## Do this
The required output is the line that contains "How much distance separates" plus every line after it in the listing below, copied exactly as it appears.
## BEGIN Exercise material
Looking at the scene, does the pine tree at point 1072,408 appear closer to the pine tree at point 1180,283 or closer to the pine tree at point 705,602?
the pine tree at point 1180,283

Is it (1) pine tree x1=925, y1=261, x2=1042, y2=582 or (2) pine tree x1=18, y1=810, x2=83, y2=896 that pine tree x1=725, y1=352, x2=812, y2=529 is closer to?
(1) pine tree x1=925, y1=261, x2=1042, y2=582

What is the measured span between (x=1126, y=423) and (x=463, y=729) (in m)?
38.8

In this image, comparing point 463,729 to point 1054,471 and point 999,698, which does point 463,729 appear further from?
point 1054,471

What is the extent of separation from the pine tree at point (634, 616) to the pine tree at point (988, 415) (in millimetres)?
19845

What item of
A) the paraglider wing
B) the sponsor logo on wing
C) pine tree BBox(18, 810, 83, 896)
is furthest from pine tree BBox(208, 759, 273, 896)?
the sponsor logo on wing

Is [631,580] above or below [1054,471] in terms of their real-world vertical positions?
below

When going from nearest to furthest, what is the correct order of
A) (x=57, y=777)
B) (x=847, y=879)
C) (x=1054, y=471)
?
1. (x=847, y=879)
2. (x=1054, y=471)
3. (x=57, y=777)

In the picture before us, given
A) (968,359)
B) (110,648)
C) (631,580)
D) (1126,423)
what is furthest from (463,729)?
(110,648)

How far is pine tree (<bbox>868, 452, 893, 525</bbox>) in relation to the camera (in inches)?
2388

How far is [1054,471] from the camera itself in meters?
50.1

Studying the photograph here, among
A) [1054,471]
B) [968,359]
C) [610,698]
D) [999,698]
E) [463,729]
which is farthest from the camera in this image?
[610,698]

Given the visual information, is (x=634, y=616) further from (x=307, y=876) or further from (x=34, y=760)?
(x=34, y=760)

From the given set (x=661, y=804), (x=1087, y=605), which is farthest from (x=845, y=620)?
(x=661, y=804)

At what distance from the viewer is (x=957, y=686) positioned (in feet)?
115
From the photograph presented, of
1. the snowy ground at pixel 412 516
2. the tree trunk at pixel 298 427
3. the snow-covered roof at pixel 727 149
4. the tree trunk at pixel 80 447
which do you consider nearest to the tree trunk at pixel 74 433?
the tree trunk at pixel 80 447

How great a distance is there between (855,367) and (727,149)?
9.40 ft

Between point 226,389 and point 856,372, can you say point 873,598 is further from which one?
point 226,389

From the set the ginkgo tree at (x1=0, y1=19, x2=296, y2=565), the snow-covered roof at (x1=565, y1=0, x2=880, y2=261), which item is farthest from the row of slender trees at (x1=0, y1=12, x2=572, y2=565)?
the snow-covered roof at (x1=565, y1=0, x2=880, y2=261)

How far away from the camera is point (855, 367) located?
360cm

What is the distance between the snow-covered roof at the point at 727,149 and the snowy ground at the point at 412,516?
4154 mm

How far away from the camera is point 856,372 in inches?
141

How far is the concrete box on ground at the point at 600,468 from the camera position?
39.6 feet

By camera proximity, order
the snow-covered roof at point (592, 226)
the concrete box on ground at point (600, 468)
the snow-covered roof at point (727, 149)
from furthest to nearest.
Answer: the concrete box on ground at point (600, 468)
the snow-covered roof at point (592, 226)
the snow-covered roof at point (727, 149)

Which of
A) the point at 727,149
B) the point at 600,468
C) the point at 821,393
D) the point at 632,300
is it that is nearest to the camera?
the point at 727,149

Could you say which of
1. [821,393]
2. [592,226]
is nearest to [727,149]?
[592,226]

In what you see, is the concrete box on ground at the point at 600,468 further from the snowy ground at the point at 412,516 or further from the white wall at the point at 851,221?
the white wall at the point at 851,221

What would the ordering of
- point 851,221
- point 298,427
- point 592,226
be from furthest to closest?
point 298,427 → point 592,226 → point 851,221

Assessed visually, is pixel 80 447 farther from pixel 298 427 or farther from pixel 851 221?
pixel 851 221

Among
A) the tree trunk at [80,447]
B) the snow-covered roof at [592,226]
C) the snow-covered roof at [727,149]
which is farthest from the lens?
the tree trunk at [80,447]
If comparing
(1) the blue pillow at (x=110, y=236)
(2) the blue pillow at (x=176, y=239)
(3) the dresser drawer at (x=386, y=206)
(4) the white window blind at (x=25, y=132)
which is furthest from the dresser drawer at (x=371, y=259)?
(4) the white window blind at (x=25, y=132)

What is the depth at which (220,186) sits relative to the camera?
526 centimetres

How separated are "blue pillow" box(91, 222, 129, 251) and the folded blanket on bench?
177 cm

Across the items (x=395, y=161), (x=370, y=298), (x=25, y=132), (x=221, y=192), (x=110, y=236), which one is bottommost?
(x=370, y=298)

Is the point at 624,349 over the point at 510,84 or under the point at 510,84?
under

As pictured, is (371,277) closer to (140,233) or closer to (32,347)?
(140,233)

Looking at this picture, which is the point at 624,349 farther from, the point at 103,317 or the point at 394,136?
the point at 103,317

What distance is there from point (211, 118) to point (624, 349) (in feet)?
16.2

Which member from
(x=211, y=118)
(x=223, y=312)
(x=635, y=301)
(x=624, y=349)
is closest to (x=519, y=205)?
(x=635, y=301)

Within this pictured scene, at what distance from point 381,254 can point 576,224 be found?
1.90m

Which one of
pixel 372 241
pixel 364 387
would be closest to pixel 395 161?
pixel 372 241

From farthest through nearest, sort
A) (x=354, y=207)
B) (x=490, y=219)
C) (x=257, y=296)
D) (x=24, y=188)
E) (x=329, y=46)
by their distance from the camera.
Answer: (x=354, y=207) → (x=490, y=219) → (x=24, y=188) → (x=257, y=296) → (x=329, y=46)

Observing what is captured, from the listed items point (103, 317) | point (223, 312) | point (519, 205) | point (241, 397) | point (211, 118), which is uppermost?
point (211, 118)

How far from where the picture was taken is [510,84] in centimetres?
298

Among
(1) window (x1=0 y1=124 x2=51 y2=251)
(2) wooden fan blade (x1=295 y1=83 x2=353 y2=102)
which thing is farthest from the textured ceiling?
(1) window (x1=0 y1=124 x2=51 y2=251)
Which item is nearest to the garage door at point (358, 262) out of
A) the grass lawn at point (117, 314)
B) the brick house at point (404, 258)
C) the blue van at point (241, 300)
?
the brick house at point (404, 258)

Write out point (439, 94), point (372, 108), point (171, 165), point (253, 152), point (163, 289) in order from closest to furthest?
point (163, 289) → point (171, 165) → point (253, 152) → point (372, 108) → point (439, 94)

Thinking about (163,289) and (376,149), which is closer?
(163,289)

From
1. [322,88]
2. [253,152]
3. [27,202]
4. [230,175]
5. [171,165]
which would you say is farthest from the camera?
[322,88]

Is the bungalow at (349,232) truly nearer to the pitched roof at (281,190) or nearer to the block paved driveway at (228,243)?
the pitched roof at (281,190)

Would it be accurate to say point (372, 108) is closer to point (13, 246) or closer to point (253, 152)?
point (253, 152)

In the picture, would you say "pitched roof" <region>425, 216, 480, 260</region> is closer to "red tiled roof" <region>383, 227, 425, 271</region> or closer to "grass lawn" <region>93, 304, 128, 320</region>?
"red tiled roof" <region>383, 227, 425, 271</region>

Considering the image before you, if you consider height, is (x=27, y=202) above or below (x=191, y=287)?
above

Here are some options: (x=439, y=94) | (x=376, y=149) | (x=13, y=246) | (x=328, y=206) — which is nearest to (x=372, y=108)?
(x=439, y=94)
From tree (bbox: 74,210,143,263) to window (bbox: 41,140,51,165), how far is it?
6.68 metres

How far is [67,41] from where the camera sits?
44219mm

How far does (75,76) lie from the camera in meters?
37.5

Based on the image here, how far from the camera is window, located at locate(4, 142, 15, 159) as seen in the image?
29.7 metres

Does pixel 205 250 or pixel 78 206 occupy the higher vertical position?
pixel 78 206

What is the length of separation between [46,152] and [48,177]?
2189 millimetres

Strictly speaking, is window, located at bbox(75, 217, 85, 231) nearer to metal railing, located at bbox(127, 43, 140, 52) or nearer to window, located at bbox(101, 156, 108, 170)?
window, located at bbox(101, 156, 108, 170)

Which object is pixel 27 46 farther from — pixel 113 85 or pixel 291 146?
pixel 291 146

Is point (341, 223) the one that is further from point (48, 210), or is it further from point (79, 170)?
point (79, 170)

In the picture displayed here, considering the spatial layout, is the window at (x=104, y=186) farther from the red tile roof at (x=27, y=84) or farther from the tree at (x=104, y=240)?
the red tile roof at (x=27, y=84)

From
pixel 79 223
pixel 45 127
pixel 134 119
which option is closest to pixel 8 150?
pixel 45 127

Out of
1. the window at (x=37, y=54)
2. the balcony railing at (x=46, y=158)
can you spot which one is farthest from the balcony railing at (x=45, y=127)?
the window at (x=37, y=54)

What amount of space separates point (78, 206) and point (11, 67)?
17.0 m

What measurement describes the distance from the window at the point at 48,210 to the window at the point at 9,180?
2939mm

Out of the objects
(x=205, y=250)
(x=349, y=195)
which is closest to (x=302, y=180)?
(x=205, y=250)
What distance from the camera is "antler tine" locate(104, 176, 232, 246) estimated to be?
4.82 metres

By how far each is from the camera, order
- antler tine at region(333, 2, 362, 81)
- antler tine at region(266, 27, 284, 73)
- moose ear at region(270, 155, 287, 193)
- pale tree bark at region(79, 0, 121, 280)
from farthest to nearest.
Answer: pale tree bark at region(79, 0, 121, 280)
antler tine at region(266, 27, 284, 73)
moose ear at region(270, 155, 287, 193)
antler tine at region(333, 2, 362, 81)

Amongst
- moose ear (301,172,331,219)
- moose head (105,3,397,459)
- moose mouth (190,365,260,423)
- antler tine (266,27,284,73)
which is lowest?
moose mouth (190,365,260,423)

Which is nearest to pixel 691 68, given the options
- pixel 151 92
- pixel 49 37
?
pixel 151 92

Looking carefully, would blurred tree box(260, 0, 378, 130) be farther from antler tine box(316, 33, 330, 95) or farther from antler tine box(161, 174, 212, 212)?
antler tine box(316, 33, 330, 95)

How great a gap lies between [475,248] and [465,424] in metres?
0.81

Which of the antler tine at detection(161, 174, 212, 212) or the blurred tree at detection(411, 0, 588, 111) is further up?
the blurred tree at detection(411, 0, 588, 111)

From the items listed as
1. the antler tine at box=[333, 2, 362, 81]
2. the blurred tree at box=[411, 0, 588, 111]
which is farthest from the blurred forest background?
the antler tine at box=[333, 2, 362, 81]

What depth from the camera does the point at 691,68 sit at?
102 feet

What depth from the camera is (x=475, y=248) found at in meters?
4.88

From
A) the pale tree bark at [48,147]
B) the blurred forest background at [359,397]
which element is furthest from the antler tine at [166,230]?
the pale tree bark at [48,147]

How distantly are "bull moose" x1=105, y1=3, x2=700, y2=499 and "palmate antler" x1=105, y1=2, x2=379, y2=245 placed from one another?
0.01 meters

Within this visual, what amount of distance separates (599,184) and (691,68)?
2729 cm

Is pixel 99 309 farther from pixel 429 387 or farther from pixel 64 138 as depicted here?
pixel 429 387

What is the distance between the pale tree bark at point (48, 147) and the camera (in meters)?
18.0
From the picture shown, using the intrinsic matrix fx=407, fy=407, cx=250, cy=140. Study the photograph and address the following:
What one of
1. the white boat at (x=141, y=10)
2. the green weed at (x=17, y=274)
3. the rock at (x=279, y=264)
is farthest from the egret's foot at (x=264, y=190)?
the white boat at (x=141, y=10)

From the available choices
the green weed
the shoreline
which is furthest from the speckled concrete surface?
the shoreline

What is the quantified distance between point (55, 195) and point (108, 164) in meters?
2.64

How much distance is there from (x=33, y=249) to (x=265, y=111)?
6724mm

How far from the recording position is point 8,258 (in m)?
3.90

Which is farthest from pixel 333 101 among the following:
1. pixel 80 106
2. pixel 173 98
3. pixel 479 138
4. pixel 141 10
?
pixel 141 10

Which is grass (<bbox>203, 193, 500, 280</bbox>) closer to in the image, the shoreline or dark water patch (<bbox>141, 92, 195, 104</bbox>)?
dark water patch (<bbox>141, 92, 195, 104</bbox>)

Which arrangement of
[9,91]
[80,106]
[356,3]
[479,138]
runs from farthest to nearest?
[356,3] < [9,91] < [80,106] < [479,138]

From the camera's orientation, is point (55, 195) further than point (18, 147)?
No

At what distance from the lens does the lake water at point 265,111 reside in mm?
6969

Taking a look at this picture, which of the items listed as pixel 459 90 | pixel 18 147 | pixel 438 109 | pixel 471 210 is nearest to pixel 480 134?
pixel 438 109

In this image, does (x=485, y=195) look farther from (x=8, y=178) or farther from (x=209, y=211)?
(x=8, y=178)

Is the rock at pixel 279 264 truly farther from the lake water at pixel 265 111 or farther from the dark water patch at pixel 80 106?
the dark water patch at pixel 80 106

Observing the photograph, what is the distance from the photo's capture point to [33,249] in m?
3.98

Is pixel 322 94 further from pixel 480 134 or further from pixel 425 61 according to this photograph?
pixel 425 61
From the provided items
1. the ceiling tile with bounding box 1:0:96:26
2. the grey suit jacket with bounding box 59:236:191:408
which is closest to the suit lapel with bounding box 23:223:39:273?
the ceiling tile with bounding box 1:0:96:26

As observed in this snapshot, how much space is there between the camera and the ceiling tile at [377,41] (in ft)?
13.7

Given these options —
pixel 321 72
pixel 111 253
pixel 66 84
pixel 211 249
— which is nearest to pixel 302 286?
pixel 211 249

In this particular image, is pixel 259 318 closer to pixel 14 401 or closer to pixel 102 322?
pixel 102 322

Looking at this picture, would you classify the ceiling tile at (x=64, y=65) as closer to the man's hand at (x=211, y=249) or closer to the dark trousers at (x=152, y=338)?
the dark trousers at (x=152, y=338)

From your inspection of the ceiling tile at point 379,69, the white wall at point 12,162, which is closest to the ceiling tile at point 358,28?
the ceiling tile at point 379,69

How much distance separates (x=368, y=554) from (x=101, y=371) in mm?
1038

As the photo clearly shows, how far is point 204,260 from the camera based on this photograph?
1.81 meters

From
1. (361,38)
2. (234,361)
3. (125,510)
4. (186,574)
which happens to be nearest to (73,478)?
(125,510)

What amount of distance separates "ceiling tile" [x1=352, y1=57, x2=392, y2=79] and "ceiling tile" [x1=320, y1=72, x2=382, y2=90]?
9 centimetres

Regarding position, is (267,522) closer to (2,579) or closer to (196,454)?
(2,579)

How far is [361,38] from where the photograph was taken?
## END Exercise material
## Solution below
How much distance separates (x=368, y=554) from (x=101, y=371) in mm?
1038

As the photo clearly shows, how far is point 204,260 from the camera based on this photograph?
1.81 meters

From
1. (361,38)
2. (234,361)
3. (125,510)
4. (186,574)
which happens to be nearest to (73,478)?
(125,510)

What amount of distance separates "ceiling tile" [x1=352, y1=57, x2=392, y2=79] and "ceiling tile" [x1=320, y1=72, x2=382, y2=90]?
9 centimetres

Regarding position, is (267,522) closer to (2,579) or closer to (196,454)?
(2,579)

How far is [361,38] from where the photograph was taken?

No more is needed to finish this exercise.